In our 2017 paper, we gave participants ultimate control over the duration of the preparation interval by instructing them to maintain their gaze on the central task-cue until they were ready to perform the relevant task. The stimulus appeared as soon as they shifted their gaze away from the cue. We partitioned the data into quartiles based on the duration of the self-paced preparation interval and found that although the (residual) switch cost and the delay in orienting remained reliable at the two longest CTIs (mean durations over participants: 671 ms and 1134 ms), participants were able to eliminate attentional inertia. That is, they did not preferentially fixate the digit associated with the task performed on trial n-1 on switch trials. Indeed, the proportion of fixations on either of the task-irrelevant digits in this experiment was very low in all but the shortest CTI (mean duration = 466 ms). Taken together with the findings from our earlier studies that consistently found attentional inertia at longer CTIs, this pattern of results seems to indicate that participants were using the self-paced preparation interval to actively prepare for the upcoming task and monitor their readiness to perform it. It is not easy to explain either of these processes under PEP without deferring to an executive control homunculus to do the jobs of active preparation (rapidly overcoming attentional inertia) and monitoring the preparation process for signs that it had been achieved.

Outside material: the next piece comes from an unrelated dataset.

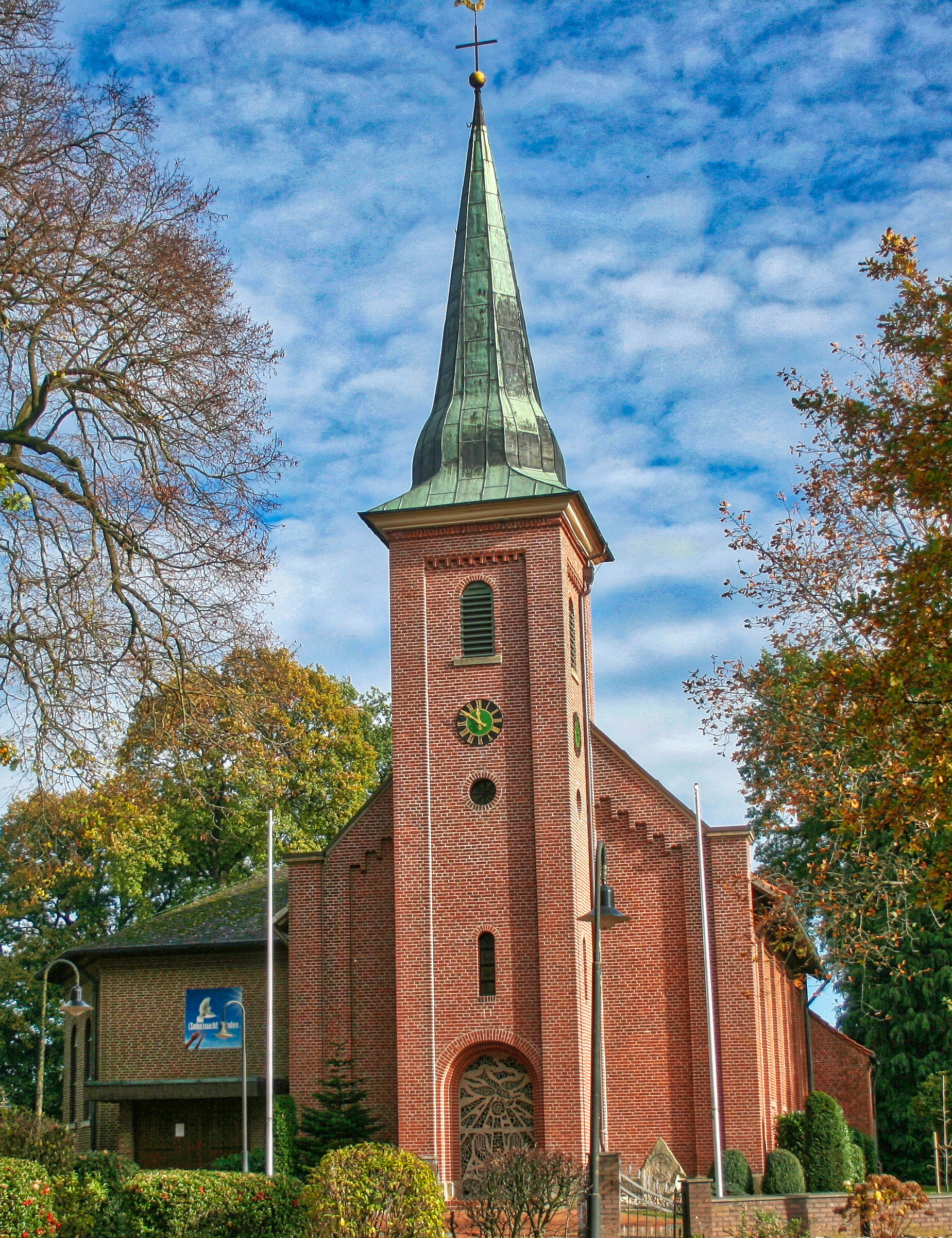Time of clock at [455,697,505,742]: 11:50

In summary, I am impressed by how many of the common empirical findings in the task switching literature Schmidt and colleagues (2020) were able to model without invoking an executive. However, I am not altogether convinced that they have erased the homunculus from memory once and for all. Although I appreciate the work they have done so far in allowing a small platoon of idiots to flourish (Monsell & Driver, 2000), I look forward to seeing how much more of the executive they can dissolve, deconstruct, or fractionate in the future.